The second finding we highlight is that the impact of the earthquake seemed to have been mostly concentrated among PRD candidates. Although there is some evidence that places with more exposure to it punished the candidates from the rising challenger (MORENA) at the polls, the findings are less consistent across different races and ways to measure damage. Hence, we cannot conclude that the 19-S earthquake damaged the electoral performance of MORENA across Mexico City.

In general, the signs of the damage coefficients for the models explaining the electoral performance of MORENA candidates are the opposite from the PRD. For example, the models using a distance-based measure of damage (bottom-left plots in Figures 7 and 8) show that MORENA underperformed in precincts closer to damaged housing units. In contrast to the findings for the PRD, only the broadest distance measure of damage (to any housing unit) is associated with the MORENA vote for mayors and deputies. Regarding the per capita measures of damage, there is some evidence that places with more per capita exposure to damaged multifamily housing units punished MORENA candidates for mayor (bottom-right plot in Figure 7). This finding is consistent with the conventional wisdom claiming that some MORENA mayors, in particular then soon-to-be governor Claudia Sheinbaum, had somewhat controversial responses to the emergency.

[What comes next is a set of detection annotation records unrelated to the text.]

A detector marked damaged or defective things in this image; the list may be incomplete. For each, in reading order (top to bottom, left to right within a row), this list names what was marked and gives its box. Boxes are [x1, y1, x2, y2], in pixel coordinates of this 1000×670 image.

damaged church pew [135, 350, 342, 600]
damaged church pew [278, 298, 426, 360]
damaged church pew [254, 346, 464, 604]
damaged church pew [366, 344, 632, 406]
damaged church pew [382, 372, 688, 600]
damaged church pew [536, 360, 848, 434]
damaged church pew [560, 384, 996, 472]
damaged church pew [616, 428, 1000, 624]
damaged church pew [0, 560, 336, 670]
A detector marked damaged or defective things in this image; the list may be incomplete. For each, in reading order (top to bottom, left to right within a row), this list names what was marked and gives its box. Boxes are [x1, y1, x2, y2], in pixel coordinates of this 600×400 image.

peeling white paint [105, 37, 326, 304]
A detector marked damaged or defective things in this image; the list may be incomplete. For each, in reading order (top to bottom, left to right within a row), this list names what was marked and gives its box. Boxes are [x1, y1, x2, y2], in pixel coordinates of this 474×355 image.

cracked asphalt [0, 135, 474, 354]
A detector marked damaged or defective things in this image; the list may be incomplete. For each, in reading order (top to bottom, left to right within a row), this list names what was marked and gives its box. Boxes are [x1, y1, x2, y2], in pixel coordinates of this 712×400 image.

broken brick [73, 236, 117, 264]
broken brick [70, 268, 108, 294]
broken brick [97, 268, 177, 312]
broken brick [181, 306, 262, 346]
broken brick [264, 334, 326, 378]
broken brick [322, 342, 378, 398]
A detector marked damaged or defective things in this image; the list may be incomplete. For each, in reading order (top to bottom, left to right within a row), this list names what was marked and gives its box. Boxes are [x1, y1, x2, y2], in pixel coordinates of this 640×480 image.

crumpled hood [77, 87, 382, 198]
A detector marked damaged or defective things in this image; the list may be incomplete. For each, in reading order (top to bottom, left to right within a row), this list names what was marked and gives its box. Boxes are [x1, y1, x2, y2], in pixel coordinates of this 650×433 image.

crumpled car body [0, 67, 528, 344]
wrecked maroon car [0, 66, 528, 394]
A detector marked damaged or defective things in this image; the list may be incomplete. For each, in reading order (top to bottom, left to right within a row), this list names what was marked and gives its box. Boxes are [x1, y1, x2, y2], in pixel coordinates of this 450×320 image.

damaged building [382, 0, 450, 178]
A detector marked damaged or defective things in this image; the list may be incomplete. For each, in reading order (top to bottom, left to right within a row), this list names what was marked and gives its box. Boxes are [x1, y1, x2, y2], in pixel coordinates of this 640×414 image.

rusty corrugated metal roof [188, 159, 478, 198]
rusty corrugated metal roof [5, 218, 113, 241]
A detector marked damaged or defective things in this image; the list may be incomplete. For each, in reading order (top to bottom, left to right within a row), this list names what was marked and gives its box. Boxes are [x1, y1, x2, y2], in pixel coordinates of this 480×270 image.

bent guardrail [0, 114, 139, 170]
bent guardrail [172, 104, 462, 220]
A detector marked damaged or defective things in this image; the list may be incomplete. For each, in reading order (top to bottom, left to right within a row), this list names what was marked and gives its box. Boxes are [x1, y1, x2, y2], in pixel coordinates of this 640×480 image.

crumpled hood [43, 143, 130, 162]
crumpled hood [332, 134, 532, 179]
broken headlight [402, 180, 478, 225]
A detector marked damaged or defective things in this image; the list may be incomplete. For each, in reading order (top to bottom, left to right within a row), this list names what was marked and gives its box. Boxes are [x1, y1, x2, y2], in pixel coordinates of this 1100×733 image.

As in the case of the PRD, the coefficients corresponding to the different damage measures are relatively minor given the enormous electoral success of the party. For example, for the mayoral race, a one standard deviation increase in the number of high-profile damaged buildings per capita (multifamily units) is associated with only a 0.20 percent decrease in vote share for MORENA candidates. Similarly, a one standard deviation increase in distance from any damaged housing unit is associated with a 0.48 percent decrease in vote share for the party. In many competitive elections, similar effects would be enough to flip one district from one party to another; however, as mentioned, the political landscape of Mexico City by the time of the 2018 election meant that the party was the clearly favorite to win the gubernatorial, mayoral, and legislative races across the country.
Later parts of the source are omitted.